I just made a simple kernel which is:

x = blockIdx.x * blockDim.x + threadIdx.x;
y = blockIdx.y * blockDim.y + threadIdx.y;

dst[width * y + x] = src[width * (y - 1) + (x + 1)] + 2 * src[width * y + (x + 1)] + src[width * (y + 1) + (x+1)];

dst and src are global memory buffers.

However, when I profile this kernel, I found there are texture transactions, by changing the dst writing stmt to:

dst[width * y + x] = x + y;

the texture transactions disappeared.

I tried dst[width * y + x] = src[width * y + x]; there are also texture transactions.

My questions are:

Does it mean that texture is automatically used?
Is it compiler behavior?
Would you please refer me the doc about this feature?
How can I get it in control by myself?

Susan

What GPU are you using? Kepler and later architectures provide a machine instruction LDG that performs global memory reads through the texture path. In order to do so, the memory object in question must be read-only for the duration of the kernel execution. Under the right circumstances, the compiler can prove that this condition is met, and will use LDG automatically. Programmers can also use the __ldg() intrinsic to force use of LDG. Violating the whole-kernel read-only constraint in such a case will result in undefined behavior, so use with care.

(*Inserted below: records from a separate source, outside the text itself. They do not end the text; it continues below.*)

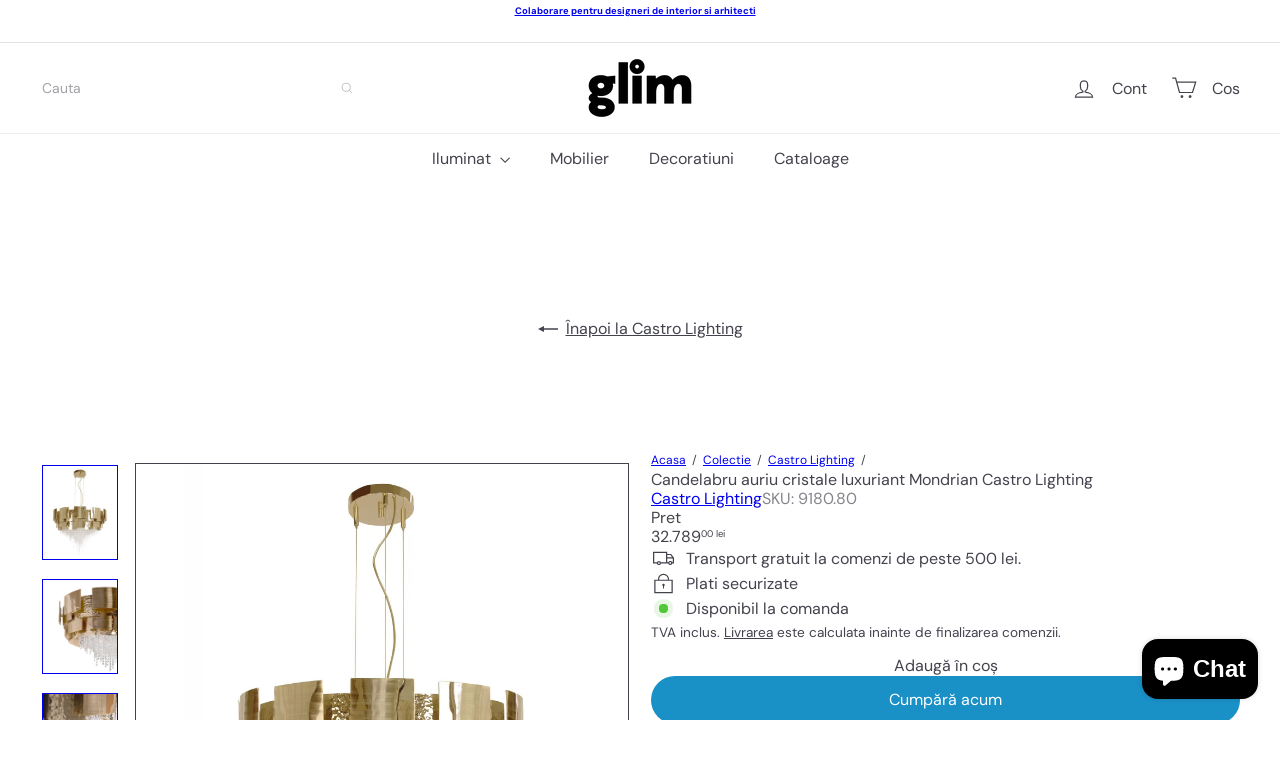

--- FILE ---
content_type: text/javascript
request_url: https://glim.ro/cdn/shop/t/27/assets/list.filter-grid.sort-by.js?v=169103206739705814741759838710
body_size: -427
content:
import{EVENTS}from"util.events";class SortBy extends HTMLElement{connectedCallback(){this.abortController=new AbortController,this.sortSelect=this.querySelector("select"),this.sortBtns=this.querySelectorAll(".filter-sort"),this.sortSelect?(this.defaultSort=this.getDefaultSortValue(),this.sortSelect.addEventListener("change",evt=>{this.dispatchEvent(new CustomEvent(EVENTS.sortSelected,{detail:{sortValue:evt.target.value??this.defaultSort},bubbles:!0}))},{signal:this.abortController.signal})):this.sortBtns.length&&this.sortBtns.forEach(btn=>{btn.addEventListener("click",this.handleSortButtonClick.bind(this),{signal:this.abortController.signal})})}disconnectedCallback(){this.abortController.abort()}getDefaultSortValue(){return this.sortSelect.getAttribute("data-default-sortby")}handleSortButtonClick(evt){const btn=evt.currentTarget;this.dispatchEvent(new Event("filter:selected",{bubbles:!0}));const sortValue=btn.dataset.value;this.dispatchEvent(new CustomEvent(EVENTS.sortSelected,{detail:{sortValue},bubbles:!0}))}}customElements.define("sort-by",SortBy);
//# sourceMappingURL=/cdn/shop/t/27/assets/list.filter-grid.sort-by.js.map?v=169103206739705814741759838710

You can easily check the generated machine code with cuobjdump --dump-sass and search for instances of the LDG instruction.

In order to maximize the chances for the compiler to find possible safe uses of LDG, careful use of const and __restrict__ attributes for pointer arguments is recommended, in particular also in the combination const __restrict__. This topic should be covered in the Best Practices Guide and possibly the Programming Guide as well.

Yes I am using Kepler and later arch generation.

Thank you very much for the info. It is really helpful.

Is it there a way to forbid it? Even compiler can prove the benefit, I still wish to do some kinds of comparison sometimes.

I’m not sure if this conversion/optimization happens before or after generation of PTX. You could try compiling for a previous architecture (-arch=sm_20, or -arch=sm_30) and see if it inhibits this optimization.

According to the docs:

[url]Programming Guide :: CUDA Toolkit Documentation
[url]Programming Guide :: CUDA Toolkit Documentation
[url]Programming Guide :: CUDA Toolkit Documentation

__ldg() intrinsic requires cc3.5 or greater

I am not aware of a compiler flag that disables the generation of LDG. It may be achievable in an indirect fashion by turning off compiler optimizations, but (a) I haven’t verified this and (b) it has obviously far-reaching implications for code performance. I am not sure whether coding at PTX level can reliably eliminate the generation of LDG, since I am not sure which part of the compiler makes the substitution.

Thank you both.